— start Raw records —
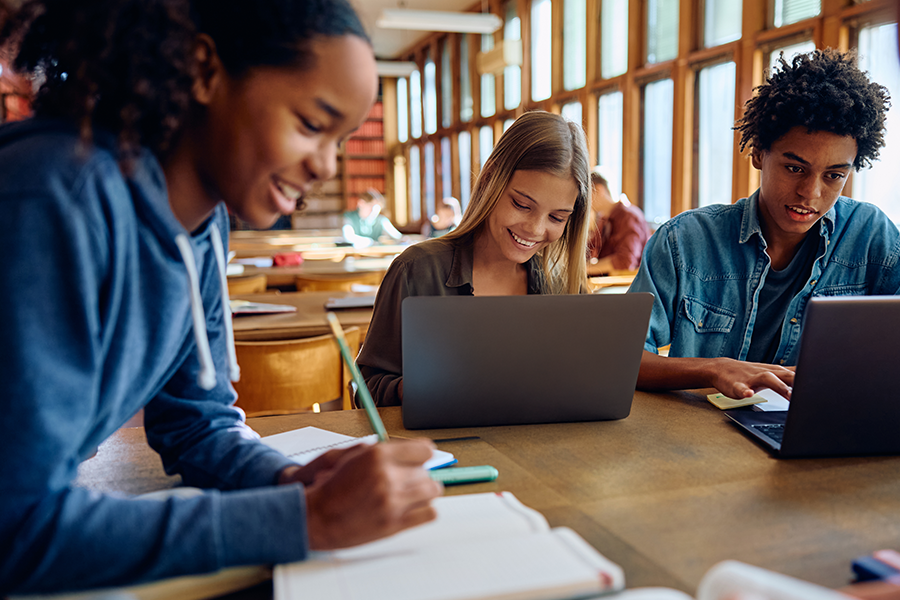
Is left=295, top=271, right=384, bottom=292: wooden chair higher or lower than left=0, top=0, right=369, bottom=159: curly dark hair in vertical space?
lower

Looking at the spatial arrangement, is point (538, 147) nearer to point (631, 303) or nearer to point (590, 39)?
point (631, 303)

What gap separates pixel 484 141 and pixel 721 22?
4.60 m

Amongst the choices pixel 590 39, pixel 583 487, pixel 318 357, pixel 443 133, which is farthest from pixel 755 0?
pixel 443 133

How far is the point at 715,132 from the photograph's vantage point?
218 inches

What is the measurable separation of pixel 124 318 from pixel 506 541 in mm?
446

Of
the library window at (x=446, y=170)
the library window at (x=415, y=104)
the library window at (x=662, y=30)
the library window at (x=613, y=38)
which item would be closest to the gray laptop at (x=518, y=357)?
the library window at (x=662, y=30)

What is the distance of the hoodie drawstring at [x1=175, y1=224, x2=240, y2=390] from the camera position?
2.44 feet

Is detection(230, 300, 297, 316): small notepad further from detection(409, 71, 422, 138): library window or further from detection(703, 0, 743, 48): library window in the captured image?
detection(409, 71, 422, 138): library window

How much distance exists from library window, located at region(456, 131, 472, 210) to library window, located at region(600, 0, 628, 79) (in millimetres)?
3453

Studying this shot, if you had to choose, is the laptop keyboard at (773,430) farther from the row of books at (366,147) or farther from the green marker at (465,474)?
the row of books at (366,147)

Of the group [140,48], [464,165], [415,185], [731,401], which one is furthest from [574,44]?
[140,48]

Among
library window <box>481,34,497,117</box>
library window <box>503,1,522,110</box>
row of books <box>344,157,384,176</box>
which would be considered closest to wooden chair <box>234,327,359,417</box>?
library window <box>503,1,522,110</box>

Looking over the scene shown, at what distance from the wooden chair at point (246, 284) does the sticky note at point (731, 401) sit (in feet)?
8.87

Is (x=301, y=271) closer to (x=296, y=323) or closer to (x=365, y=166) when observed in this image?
— end Raw records —
- [Given instruction]
Lay out these lines as a Markdown table with the columns "Row" and "Line", numbering each row and omitting blank lines. Leave the picture out of the table.

- [Response to this exercise]
| Row | Line |
|---|---|
| 1 | Is left=295, top=271, right=384, bottom=292: wooden chair higher or lower than left=0, top=0, right=369, bottom=159: curly dark hair in vertical space? |
| 2 | lower |
| 3 | Looking at the spatial arrangement, is point (538, 147) nearer to point (631, 303) or nearer to point (590, 39)? |
| 4 | point (631, 303) |
| 5 | What gap separates pixel 484 141 and pixel 721 22? |
| 6 | 4.60 m |
| 7 | Amongst the choices pixel 590 39, pixel 583 487, pixel 318 357, pixel 443 133, which is farthest from pixel 755 0? |
| 8 | pixel 443 133 |
| 9 | How far is the point at 715,132 from the photograph's vantage point? |
| 10 | 218 inches |
| 11 | What is the measurable separation of pixel 124 318 from pixel 506 541 in mm? |
| 12 | 446 |
| 13 | Of |
| 14 | the library window at (x=446, y=170) |
| 15 | the library window at (x=415, y=104) |
| 16 | the library window at (x=662, y=30) |
| 17 | the library window at (x=613, y=38) |
| 18 | which item would be closest to the gray laptop at (x=518, y=357)? |
| 19 | the library window at (x=662, y=30) |
| 20 | What is the distance of the hoodie drawstring at [x1=175, y1=224, x2=240, y2=390] from the camera position? |
| 21 | 2.44 feet |
| 22 | Is detection(230, 300, 297, 316): small notepad further from detection(409, 71, 422, 138): library window or further from detection(703, 0, 743, 48): library window in the captured image? |
| 23 | detection(409, 71, 422, 138): library window |
| 24 | How much distance exists from library window, located at region(456, 131, 472, 210) to library window, located at region(600, 0, 628, 79) (in millimetres)? |
| 25 | 3453 |
| 26 | Studying this shot, if you had to choose, is the laptop keyboard at (773,430) farther from the row of books at (366,147) or farther from the green marker at (465,474)? |
| 27 | the row of books at (366,147) |
| 28 | Of the group [140,48], [464,165], [415,185], [731,401], which one is furthest from [574,44]? |
| 29 | [140,48] |
| 30 | Among |
| 31 | library window <box>481,34,497,117</box> |
| 32 | library window <box>503,1,522,110</box> |
| 33 | row of books <box>344,157,384,176</box> |
| 34 | which would be considered closest to wooden chair <box>234,327,359,417</box>? |
| 35 | library window <box>503,1,522,110</box> |
| 36 | Looking over the scene shown, at what distance from the wooden chair at point (246, 284) does the sticky note at point (731, 401) sit (in feet)? |
| 37 | 8.87 |
| 38 | Is (x=301, y=271) closer to (x=296, y=323) or closer to (x=365, y=166) when observed in this image? |